Le sue maschere preferite furono Pantalon de Bisognosi, Arlecchino e Brighella, che esprimevano proprio le varie sfaccettature dei personaggi che vivevano a Venezia, e che ne formavano il tessuto sociale.

Goldoni si espresse anche come librettista per opere serie, Come “Gustavo I° Re di Svezia, musicata da Galuppi, allievo di Benedetto Marcello e nato a Burano nel 1706, ed altre, mentre molte furono le opere giocose, sempre musicate dal Galuppi, come ” Il mondo alla roversa ossia Le donne che comandano” o il Paese della Cuccanga. Tra Galuppi ed altri musicisti scrisse circa 45 libretti di opere giocose, e quattro di opere drammatiche.
Da non dimenticare la triologia della Villeggiatura, gustosa e sapida “testimonianza” dei personaggi veneziani nelle ville della Riviera del Brenta.

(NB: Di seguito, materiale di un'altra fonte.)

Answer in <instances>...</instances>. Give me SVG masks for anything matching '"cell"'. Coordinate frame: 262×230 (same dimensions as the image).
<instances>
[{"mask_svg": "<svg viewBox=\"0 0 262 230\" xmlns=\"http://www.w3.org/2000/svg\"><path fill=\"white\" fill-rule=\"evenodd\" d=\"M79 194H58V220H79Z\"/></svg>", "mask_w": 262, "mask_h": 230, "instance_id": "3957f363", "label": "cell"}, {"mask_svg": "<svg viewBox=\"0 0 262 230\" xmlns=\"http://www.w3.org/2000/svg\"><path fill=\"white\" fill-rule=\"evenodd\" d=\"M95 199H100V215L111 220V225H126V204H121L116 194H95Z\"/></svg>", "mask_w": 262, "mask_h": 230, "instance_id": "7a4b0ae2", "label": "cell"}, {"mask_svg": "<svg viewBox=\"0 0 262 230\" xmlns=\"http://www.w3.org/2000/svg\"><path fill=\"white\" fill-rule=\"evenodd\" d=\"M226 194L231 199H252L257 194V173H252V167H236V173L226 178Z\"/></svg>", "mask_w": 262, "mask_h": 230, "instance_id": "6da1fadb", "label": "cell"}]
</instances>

Il suo nemico feroce ed estremamente critico fu Carlo Gozzi, che lo accusava di volgarizzare e di distorcere la realtà veneziana, ma i veneziani, in cuor loro, sapevano e sanno benissimo che questo testimone, narratore..ironico, divertente ha colto l’anima di quella città e di quell’epoca, che comunque per alcuni versi rimane tale e quale ancor oggi…ad esempio LE DONNE VENEZIANE.

Dall’alto della sua statua, in Campo San Bartolomio, egli sorride a coloro che passano, magari con un colombo sul tricorno, ed ogni veneziano che passa li sotto, in cuor suo, gli sorride complice e gli strizza l’occhio!”